## [Zu lösende Aufgabe]
Gib die Zeilen vom Anfang bis einschließlich der Zeile mit „point (86, 158) <“ unverändert wieder. Lass die Bilder dabei weg.

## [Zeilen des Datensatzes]
:::::
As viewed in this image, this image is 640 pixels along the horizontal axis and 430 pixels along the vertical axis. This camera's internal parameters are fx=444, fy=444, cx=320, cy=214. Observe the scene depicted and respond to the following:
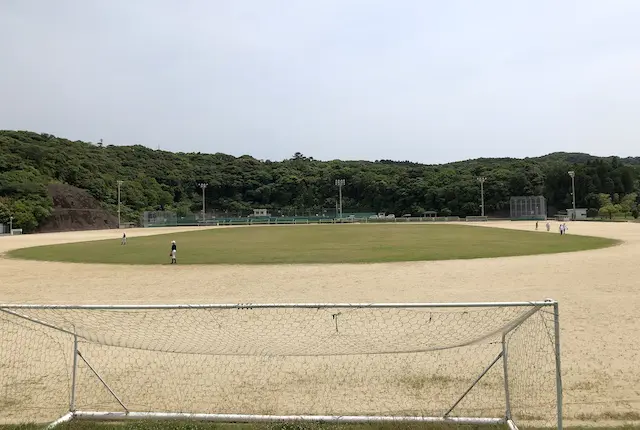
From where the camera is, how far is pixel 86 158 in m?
119

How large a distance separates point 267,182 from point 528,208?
252 feet

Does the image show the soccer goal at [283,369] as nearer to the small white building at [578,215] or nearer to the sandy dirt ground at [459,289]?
the sandy dirt ground at [459,289]

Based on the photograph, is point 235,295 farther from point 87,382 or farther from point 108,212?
point 108,212

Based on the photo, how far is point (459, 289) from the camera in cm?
1351

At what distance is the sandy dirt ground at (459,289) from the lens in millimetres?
6461

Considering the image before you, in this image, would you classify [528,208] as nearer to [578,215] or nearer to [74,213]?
[578,215]

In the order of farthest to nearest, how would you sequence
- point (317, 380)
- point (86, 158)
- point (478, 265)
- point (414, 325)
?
point (86, 158) < point (478, 265) < point (414, 325) < point (317, 380)

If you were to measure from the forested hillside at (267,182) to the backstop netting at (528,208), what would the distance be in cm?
706

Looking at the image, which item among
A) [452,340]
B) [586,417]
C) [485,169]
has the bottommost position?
[586,417]

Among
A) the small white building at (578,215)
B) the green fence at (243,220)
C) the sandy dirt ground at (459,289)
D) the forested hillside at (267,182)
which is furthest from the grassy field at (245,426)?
the small white building at (578,215)

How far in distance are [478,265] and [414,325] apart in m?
12.1

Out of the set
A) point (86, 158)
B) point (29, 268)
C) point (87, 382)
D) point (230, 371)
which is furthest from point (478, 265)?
point (86, 158)

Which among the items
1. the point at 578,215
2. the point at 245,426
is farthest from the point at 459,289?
the point at 578,215

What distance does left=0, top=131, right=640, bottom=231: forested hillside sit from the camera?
309ft
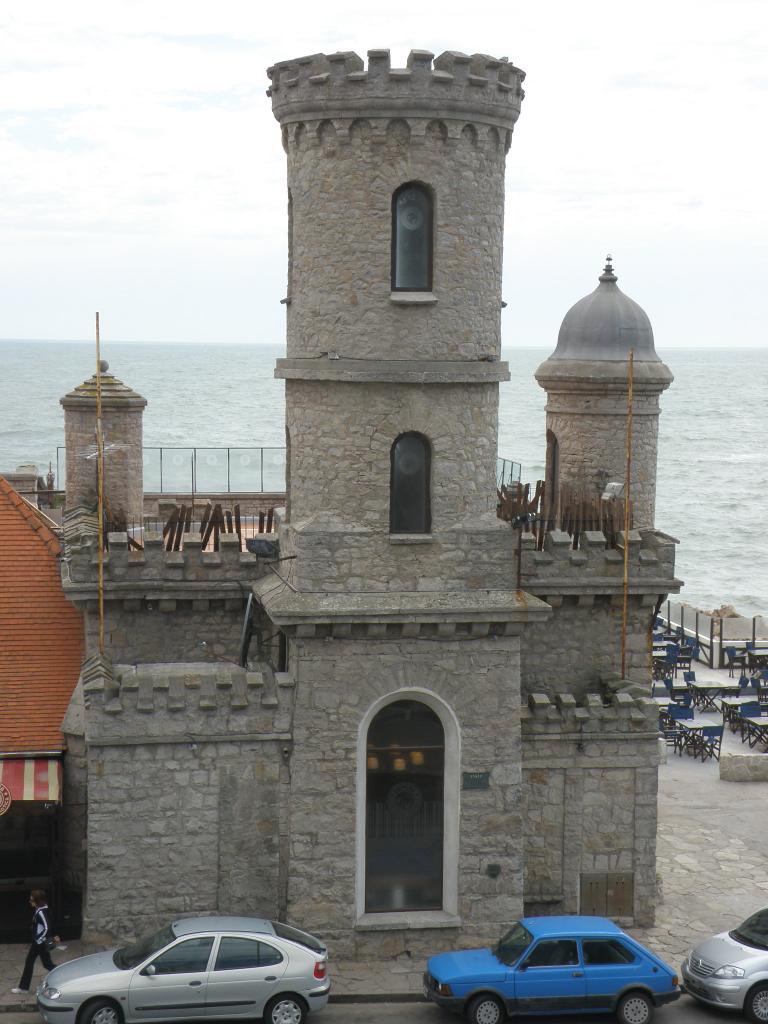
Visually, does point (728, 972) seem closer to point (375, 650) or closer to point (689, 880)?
point (689, 880)

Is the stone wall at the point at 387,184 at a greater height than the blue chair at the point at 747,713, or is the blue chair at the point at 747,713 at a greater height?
the stone wall at the point at 387,184

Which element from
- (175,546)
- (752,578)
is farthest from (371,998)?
(752,578)

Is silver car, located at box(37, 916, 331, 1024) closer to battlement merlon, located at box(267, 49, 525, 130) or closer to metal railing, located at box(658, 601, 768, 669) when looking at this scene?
battlement merlon, located at box(267, 49, 525, 130)

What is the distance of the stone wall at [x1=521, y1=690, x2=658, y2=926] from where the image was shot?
20.9 meters

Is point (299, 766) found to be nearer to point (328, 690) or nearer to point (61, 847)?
point (328, 690)

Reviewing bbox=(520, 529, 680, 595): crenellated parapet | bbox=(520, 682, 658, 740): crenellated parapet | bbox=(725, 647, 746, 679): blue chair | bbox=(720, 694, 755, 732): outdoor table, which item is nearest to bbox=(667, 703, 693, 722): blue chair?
bbox=(720, 694, 755, 732): outdoor table

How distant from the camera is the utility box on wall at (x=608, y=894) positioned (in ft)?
69.4

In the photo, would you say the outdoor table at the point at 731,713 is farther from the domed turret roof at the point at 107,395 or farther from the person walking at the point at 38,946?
the person walking at the point at 38,946

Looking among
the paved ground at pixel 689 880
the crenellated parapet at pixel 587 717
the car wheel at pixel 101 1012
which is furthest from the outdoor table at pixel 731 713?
the car wheel at pixel 101 1012

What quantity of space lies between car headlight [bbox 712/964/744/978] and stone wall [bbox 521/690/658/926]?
8.87ft

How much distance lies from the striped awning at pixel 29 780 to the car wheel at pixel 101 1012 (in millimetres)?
3085

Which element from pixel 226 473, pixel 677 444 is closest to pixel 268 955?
pixel 226 473

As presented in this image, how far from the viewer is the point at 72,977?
17.4 m

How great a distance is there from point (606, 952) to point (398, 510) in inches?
240
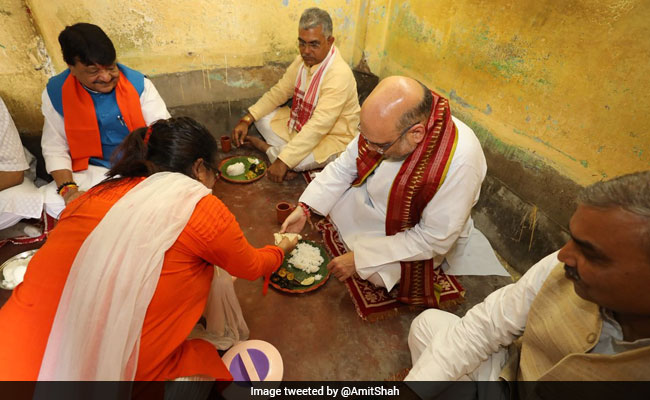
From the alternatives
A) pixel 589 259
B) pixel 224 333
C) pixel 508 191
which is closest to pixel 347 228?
pixel 224 333

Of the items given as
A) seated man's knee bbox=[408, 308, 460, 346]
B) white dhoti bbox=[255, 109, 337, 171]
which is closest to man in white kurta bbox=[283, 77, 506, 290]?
seated man's knee bbox=[408, 308, 460, 346]

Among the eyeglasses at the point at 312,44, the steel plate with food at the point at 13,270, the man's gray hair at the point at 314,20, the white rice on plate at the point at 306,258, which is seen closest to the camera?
the steel plate with food at the point at 13,270

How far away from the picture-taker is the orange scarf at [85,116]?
105 inches

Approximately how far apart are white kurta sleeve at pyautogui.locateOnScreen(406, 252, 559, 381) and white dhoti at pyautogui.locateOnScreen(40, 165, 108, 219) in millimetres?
2786

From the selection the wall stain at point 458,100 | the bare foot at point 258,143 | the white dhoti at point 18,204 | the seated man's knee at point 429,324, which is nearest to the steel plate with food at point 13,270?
the white dhoti at point 18,204

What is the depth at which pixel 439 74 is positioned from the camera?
140 inches

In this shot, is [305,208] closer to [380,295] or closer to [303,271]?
[303,271]

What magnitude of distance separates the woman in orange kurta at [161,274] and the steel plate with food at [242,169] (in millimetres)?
2027

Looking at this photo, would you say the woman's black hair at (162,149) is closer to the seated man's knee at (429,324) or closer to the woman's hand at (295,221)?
the woman's hand at (295,221)

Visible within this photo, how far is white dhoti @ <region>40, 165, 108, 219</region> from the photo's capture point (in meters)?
2.82

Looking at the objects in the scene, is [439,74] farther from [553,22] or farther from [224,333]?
[224,333]

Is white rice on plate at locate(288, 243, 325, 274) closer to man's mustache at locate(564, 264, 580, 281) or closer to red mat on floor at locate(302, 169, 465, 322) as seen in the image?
red mat on floor at locate(302, 169, 465, 322)

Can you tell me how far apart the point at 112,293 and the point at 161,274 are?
182 millimetres

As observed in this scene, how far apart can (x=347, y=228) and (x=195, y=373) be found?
1.62m
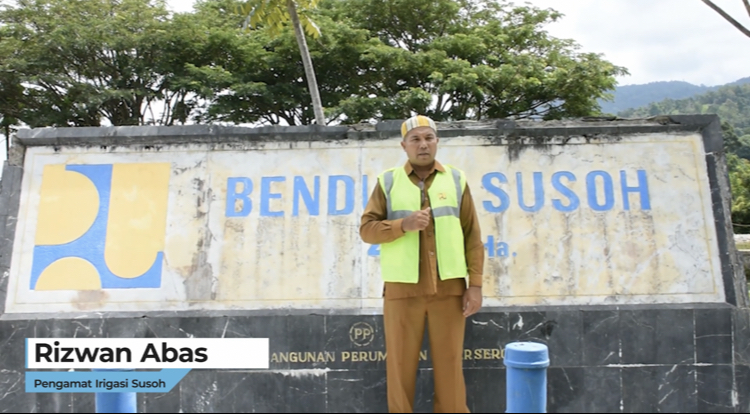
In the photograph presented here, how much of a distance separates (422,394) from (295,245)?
1.65m

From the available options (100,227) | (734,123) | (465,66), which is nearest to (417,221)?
(100,227)

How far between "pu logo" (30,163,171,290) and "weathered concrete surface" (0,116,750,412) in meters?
:::::
## [Antwort zur Aufgabe]
As viewed in this image, this image is 640 pixels along the horizontal axis and 430 pixels along the vertical axis. This camera's internal parameters are fx=444, fy=444, cx=320, cy=214. Observe the scene depicted and respond to the following:
From where the camera is, how far is pixel 86 158 in m?
119

How large a distance separates point 267,182 from point 528,208?
252 feet

Does the image show the soccer goal at [283,369] as nearer to the small white building at [578,215] or nearer to the sandy dirt ground at [459,289]?
the sandy dirt ground at [459,289]

Based on the photograph, is point 235,295 farther from point 87,382 or farther from point 108,212?
point 108,212

Based on the photo, how far is point (459, 289) from the camera in cm?
1351

At what distance is the sandy dirt ground at (459,289) from the lens in millimetres?
6461

Considering the image before you, in this image, would you classify [528,208] as nearer to [578,215] or nearer to [74,213]?
[578,215]

In the order of farthest to nearest, how would you sequence
- point (317, 380)
- point (86, 158)
- point (478, 265)
- point (414, 325)
?
point (86, 158) < point (478, 265) < point (414, 325) < point (317, 380)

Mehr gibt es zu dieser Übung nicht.